First, as I have said on two previous occasions at First Minister’s question time, Ruth Davidson is simply wrong in her assertions about the actions of the justice secretary and has produced no evidence to substantiate the claims that she is making.
The justice secretary behaved entirely appropriately; he asked questions about the process that the SPA had followed and when those questions could not be answered, the SPA and the then chair of the SPA reconsidered the decision.
As I have said to Ruth Davidson before, if she continues to maintain that she thinks that the justice secretary acted inappropriately in doing what he did, logically her position must be that the justice secretary should not have asked those questions and the then chief constable should have been allowed to return to work the following day, without the senior command having been informed, without the Police Investigations and Review Commissioner having been consulted about the impact on the on-going investigation, and without any steps having been taken to ensure the welfare of officers who had made complaints.
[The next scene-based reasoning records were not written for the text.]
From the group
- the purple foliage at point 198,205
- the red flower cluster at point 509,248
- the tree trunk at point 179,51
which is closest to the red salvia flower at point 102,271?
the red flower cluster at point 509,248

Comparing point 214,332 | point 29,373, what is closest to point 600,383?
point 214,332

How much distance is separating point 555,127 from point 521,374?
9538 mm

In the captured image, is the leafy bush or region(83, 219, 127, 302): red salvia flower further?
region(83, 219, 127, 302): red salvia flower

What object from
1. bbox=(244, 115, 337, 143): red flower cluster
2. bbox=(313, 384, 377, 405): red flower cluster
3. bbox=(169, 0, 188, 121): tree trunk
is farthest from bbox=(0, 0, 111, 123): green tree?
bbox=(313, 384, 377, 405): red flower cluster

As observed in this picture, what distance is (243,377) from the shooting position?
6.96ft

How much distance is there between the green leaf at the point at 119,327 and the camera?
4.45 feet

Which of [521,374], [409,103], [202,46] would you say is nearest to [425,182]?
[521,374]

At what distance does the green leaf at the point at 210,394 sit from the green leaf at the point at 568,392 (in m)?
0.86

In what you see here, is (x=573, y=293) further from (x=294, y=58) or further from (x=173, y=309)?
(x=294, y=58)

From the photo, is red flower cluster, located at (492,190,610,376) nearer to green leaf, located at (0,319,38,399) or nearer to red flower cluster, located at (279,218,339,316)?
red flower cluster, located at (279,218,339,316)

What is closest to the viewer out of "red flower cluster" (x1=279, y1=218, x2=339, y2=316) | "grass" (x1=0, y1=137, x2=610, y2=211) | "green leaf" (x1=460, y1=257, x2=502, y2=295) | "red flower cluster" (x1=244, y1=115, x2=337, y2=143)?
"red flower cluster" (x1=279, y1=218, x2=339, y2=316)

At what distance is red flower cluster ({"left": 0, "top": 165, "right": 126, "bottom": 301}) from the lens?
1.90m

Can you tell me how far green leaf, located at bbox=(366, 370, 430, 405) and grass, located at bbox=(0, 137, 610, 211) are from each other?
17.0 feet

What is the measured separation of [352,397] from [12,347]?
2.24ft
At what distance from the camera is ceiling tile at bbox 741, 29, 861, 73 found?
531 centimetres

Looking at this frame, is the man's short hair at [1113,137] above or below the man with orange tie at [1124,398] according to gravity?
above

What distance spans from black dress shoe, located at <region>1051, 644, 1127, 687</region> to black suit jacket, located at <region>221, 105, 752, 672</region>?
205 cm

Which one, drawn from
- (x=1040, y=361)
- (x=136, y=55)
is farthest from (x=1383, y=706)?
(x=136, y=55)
I do not think that that would have been the right course of action. I will leave Ruth Davidson to explain why, as it seems, she thinks that it would.
Of course, we now have a new chair of the SPA in place. We have to act within the law in making such appointments—the process is laid down in law. However, a member of the Scottish Parliament was nominated by the Justice Sub-Committee on Policing to take part in that process. The Government was happy to accommodate that and we are open to looking at how further changes can be made. We have to be frank in telling Parliament that substantial changes to that appointments process would require primary legislation, but we are open to discussing that. I am sure that the debate will be taken forward in the months ahead.
What happened in between was that an MSP was appointed to take part in the process. Therefore, in that intervening period, the change that was made was one that could be made within the law that we are, frankly, bound by in making the appointment.
Ruth Davidson may think—she may well be right—that there are in place for other bodies different processes that would be preferable. The point is that the process that we have to abide by right now is laid down in statute. We cannot simply ignore it. If we want to make more substantive changes in the future, we will need to do so through primary legislation. It would be entirely appropriate for Parliament to consider that, but that is what would be required.
On the appointment that has just been made, we involved Parliament in a way that is consistent with the law by which we are bound. That was the right thing to do. We now have a new chair of the SPA in place: I hope that we will all support her in getting on with the job that she is doing. She has made an excellent start in that job.